Refugee children could become the extremists of the future if they do not receive a good education, the deputy prime minister of Jordan has warned.
Speaking to journalists at the Global Education and Skills Forum in Dubai recently, Mohammed Thneibat, who is also the country’s education minister, said the world would pay a “high price” if it failed to educate refugees.
“We do believe that if we leave these students for the street they will be extremists,” he said. “This is why we are opening all kinds of teaching school to those students, so they will not be out of schooling.
“We are trying to educate these people for peace, not to be extremists,” he said.
“We are introducing some ideas about tolerance, coexistence, freedom of speech and all these kind of things. We have to have them in our education system because the alternative is very bad.

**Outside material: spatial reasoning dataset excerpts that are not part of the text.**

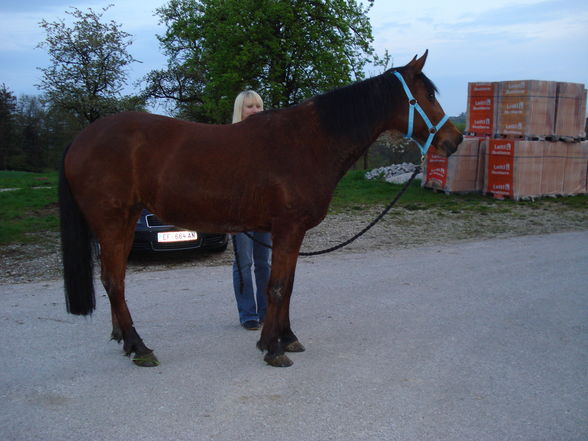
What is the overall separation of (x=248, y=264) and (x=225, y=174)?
1200 millimetres

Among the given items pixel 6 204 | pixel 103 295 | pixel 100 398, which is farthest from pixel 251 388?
pixel 6 204

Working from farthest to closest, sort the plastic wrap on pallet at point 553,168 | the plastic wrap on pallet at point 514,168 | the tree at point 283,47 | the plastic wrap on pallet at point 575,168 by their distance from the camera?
the tree at point 283,47
the plastic wrap on pallet at point 575,168
the plastic wrap on pallet at point 553,168
the plastic wrap on pallet at point 514,168

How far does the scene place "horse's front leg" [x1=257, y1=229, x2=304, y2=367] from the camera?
144 inches

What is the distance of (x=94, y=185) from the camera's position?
3.61 m

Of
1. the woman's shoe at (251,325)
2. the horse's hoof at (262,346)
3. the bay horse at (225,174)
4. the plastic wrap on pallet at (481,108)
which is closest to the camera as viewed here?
the bay horse at (225,174)

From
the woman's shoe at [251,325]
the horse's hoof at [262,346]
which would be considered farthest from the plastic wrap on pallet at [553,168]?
the horse's hoof at [262,346]

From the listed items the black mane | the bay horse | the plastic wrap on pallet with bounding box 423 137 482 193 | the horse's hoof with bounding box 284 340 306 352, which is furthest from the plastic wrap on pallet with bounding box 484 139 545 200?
the horse's hoof with bounding box 284 340 306 352

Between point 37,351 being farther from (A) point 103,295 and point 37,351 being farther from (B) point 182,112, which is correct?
(B) point 182,112

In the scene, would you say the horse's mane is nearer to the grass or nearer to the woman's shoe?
the woman's shoe

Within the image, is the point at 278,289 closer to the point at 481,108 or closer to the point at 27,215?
the point at 27,215

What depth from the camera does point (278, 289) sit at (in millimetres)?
3730

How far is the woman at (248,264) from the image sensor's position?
14.7ft

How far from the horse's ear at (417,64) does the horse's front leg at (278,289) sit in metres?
1.54

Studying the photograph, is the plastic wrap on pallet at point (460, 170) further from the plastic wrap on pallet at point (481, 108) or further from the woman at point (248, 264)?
the woman at point (248, 264)
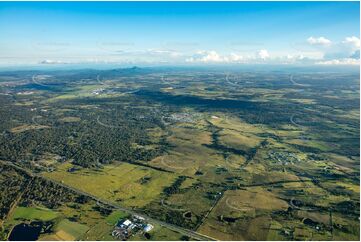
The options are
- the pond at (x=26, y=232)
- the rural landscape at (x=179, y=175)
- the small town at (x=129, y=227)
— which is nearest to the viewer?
the pond at (x=26, y=232)

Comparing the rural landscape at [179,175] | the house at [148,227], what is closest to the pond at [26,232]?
the rural landscape at [179,175]

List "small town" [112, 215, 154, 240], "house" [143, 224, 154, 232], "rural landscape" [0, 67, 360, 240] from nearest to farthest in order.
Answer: "small town" [112, 215, 154, 240] < "house" [143, 224, 154, 232] < "rural landscape" [0, 67, 360, 240]

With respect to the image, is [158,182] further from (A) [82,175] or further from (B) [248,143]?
(B) [248,143]

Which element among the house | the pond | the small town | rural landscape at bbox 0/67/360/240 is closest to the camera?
the pond

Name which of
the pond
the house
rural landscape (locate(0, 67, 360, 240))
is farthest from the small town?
the pond

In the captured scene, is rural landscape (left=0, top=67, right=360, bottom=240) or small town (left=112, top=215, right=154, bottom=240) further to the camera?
rural landscape (left=0, top=67, right=360, bottom=240)

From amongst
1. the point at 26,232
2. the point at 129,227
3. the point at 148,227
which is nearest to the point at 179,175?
the point at 148,227

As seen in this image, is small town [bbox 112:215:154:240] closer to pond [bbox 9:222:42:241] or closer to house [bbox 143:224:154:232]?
house [bbox 143:224:154:232]

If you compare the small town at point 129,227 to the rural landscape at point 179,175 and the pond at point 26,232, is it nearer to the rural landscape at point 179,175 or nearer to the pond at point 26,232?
the rural landscape at point 179,175

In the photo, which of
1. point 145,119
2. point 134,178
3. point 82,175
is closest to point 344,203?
point 134,178

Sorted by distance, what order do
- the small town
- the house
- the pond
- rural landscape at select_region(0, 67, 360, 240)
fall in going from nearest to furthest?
the pond < the small town < the house < rural landscape at select_region(0, 67, 360, 240)

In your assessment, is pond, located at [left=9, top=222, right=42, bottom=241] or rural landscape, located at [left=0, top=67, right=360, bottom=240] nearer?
pond, located at [left=9, top=222, right=42, bottom=241]
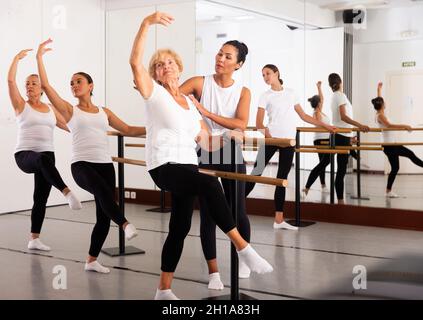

“The international community will pay a high price if we don’t stand together to face this serious problem [of] refugee education in general.”
He added: “If we’re not able to give them chances for education, everybody should be worried. Not only Jordanians, [but] everybody in the world should be worried because if you don’t educate the children they have another alternative.”
Mr. Thneibat said Jordan had run a series of programs to educate refugees, such as schools that ran two shifts a day to accommodate more pupils, evening schools and a “catch-up program” for refugees who had received little or no education.
A global issue
But he said his country needed an extra $300 million per year just to accommodate Syrian refugees, with extra money needed for refugees from other countries.
“What we are trying to do is, try to get this financial support from international community so we will be able to build more schools… and to have a safe place and good environment for educating the refugee students,” he said.
More than 1.4 million Syrian refugees are estimated to have arrived in Jordan since the outbreak of the Syrian civil war.